As companies collect more and more valuable data, securing that data is more important than ever. It’s a challenge to know exactly what to do to ensure the safety of that data — especially when taking the wrong steps could leave networks vulnerable.
We reached out to several experts to get their take on data security best practices. Here’s what they recommend.
- Back up, back up, back up
- Always be suspicious of emails
- Adopt a privacy framework
- Employ multifactor authentication
- Centralize your data
- Ensure logs are tracking user access and changes
- Encrypt devices
- Implement a data loss prevention system
1. Back up, back up, back up
“Businesses must have backup systems in place,” says Bob Herman of IT Tropolis. Not only that — they must ensure the backups are managed so data can actually be recovered in the event of a loss.
“I’ve been on the receiving end of too many calls from business leaders who indicate they have a backup, but it hasn’t been managed, with the last successful backup being run weeks or months prior to the incident,” Herman says.
2. Always be suspicious of emails
The FBI’s Internet Crime Complaint Center published a recent report indicating that phishing-related scams — where bad actors pose as reputable or familiar individuals to convince the recipient to disclose personal information — resulted in more than $48 million in losses in the U.S. This shows how much harm a simple email can cause.
“All employees must be trained to be suspicious of all emails, especially unexpected ones,” Herman says. Even emails from known people, including coworkers or friends, can be malicious because their email account may have been hacked.
Usually the context of the email gives it away. “For example, consider an unexpected vendor email that has odd wording and is asking you to download an invoice from a link. When in doubt, verify directly with the source,” Herman says. “Don’t download anything.”
3. Adopt a privacy framework
He recommends adopting the privacy by design framework, which mandates that privacy be embedded into the very core of your operations, and the responsibility for privacy shared among all levels of your team.
With this framework, you proactively embed privacy into the design and operation of IT systems, networked infrastructure, and business practices. “For example, if you collect only essential data from users, and you consider security throughout a product’s development, the risk of a data breach for that product is significantly minimized,” Fogg says.

━━━

Write the next part of the data security best practices article, starting right after its last sentence. The rows that follow come from a separate source and have no connection to the data security article.

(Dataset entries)
━━━

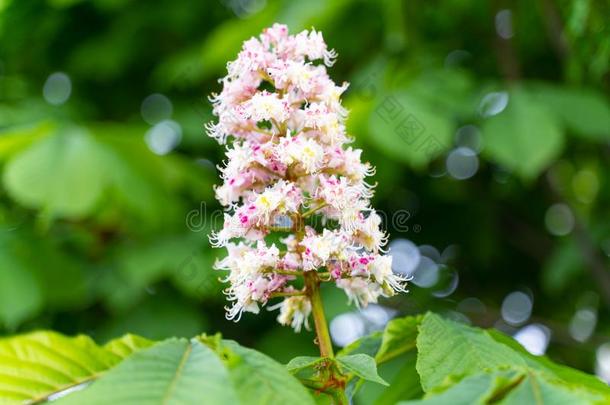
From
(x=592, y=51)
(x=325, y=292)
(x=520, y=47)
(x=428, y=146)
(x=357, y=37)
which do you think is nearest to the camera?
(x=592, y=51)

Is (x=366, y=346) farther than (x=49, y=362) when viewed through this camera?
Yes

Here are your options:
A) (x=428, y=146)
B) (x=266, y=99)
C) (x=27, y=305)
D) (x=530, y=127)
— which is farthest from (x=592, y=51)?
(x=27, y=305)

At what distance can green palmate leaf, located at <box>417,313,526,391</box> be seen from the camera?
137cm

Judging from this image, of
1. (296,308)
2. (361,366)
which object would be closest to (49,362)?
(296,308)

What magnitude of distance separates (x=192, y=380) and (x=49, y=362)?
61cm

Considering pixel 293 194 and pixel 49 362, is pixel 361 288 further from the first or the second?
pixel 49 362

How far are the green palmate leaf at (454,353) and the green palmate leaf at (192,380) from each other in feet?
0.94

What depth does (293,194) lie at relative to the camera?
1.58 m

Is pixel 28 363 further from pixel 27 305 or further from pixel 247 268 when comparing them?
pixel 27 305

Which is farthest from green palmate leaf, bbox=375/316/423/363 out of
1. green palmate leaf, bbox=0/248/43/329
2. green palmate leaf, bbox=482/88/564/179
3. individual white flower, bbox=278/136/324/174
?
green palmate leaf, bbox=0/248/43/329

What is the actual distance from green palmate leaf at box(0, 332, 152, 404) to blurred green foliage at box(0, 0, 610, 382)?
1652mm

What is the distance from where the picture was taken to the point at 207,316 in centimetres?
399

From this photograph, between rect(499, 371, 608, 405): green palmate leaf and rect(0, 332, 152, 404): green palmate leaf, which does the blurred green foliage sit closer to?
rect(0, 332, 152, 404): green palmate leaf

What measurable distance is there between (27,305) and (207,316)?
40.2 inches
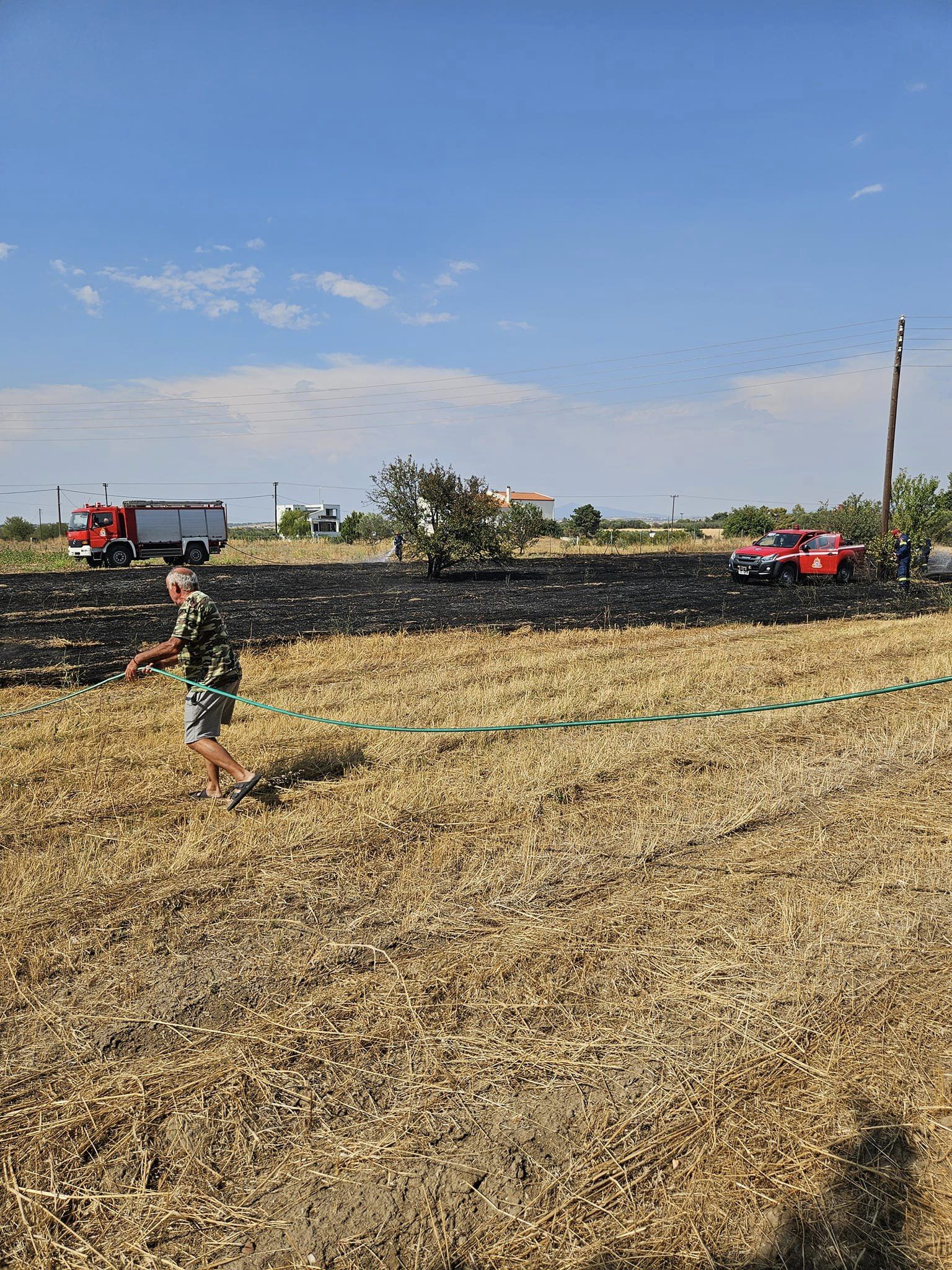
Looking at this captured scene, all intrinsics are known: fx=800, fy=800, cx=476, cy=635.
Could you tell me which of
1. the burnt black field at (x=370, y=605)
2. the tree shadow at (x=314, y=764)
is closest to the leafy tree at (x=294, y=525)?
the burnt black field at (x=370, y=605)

━━━

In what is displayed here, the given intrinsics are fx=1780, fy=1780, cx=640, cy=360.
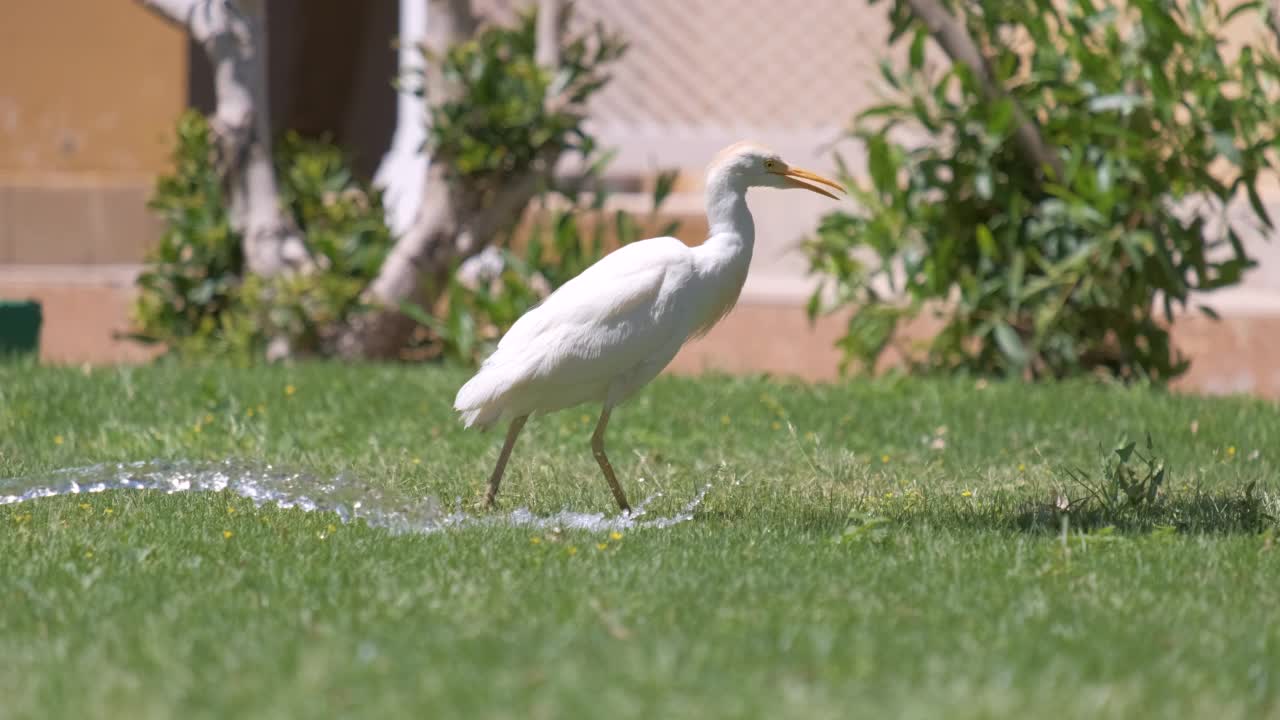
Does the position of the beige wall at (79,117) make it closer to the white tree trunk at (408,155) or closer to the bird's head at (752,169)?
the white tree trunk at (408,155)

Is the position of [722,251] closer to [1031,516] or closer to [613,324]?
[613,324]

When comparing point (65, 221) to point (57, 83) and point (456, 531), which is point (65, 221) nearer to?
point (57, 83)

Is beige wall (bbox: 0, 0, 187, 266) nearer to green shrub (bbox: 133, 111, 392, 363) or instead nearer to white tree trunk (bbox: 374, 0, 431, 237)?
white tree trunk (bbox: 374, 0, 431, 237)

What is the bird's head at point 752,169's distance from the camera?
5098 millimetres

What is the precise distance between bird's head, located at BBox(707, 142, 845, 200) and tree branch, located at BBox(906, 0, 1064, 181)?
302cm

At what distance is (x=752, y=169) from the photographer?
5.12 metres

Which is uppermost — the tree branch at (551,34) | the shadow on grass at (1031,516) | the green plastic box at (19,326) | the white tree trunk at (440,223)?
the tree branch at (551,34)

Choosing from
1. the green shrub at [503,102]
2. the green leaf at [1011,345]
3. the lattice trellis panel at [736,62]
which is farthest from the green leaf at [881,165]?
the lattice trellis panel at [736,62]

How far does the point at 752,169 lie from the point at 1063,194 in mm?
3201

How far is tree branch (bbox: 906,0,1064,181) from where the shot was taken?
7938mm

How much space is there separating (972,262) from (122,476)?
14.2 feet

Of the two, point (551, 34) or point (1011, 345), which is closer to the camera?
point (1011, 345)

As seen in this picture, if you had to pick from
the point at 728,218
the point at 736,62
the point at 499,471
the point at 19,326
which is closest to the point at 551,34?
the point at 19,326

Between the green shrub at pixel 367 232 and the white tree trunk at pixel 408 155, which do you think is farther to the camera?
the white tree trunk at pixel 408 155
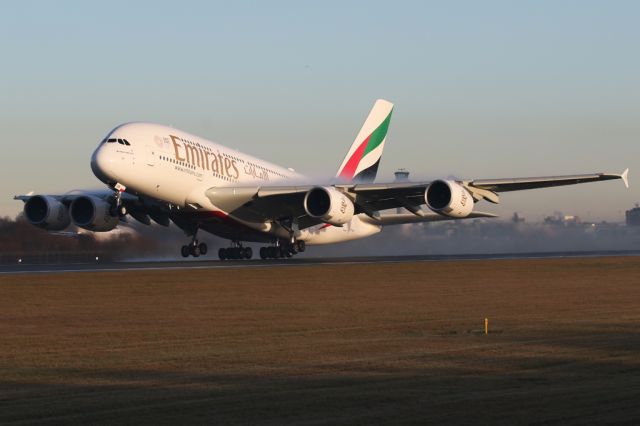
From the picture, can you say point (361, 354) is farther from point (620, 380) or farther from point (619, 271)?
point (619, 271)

━━━

→ **Answer box**
4. Employ multifactor authentication
As technology becomes more advanced, cybersecurity threats become more sophisticated. Fogg says that implementing a system that uses two or more authentication factors — among them, knowledge, possession, and biological traits — adds extra layers of protection, with each factor compensating for the weaknesses of another.
Examples of authentication methods include biometrics (fingerprint scans and facial recognition), PIN tokens, and SMS messages in addition to regular passwords. “Combined with proper employee training, multifactor authentication is a robust cybersecurity defense for organizations in every industry,” says Fogg.
5. Centralize your data
“Having data spread far and wide can tremendously complicate data security,” says Brad Pierce of HORNE Cyber. He recommends having a well-planned data repository that’s reliable and accessible as part of your data security plan.
“This is one of the biggest areas where shadow IT creeps in. If your team members can’t rely on your system to store their business-related files and information, they will seek more reliable options, most of which could put your data at risk,” Pierce says.
6. Ensure logs are tracking user access and changes
Pierce notes that, regardless of whether you’re using a complex document management system or a basic Windows file share, logs regarding access and changes should be active and monitored. “Documenting these transaction logs will help you identify unauthorized access or modification of files, better securing your organization’s data.”
7. Encrypt devices
Laptops and mobile phones are frequently used to access and store sensitive data. However, these devices are also constantly at risk of being stolen or tampered with as workers take them in and out of the office at will.
You may not be able to control the mobility of these devices, but you can take strides to secure their access. Encryption is one way. If a device is used to access company data, that device should be encrypted. “If a laptop or phone goes missing, having the disk encrypted can provide assurance that the data on that machine cannot be accessed,” Pierce says.
8. Implement a data loss prevention system
Sometimes users can have a lapse in judgment. Even though security awareness training stresses otherwise, users may still send a document containing personally identifiable information (PII) to a trusted contact via email.
Among its many capabilities, a data loss prevention (DLP) system can help protect your organization by scanning, detecting, and blocking sensitive information contained in emails and attachments. Pierce ties it all together: “DLP systems help ensure data doesn’t leak from accidental email sends or more malicious events like a current employee funneling data to USB drives before a ‘graceful’ exit.”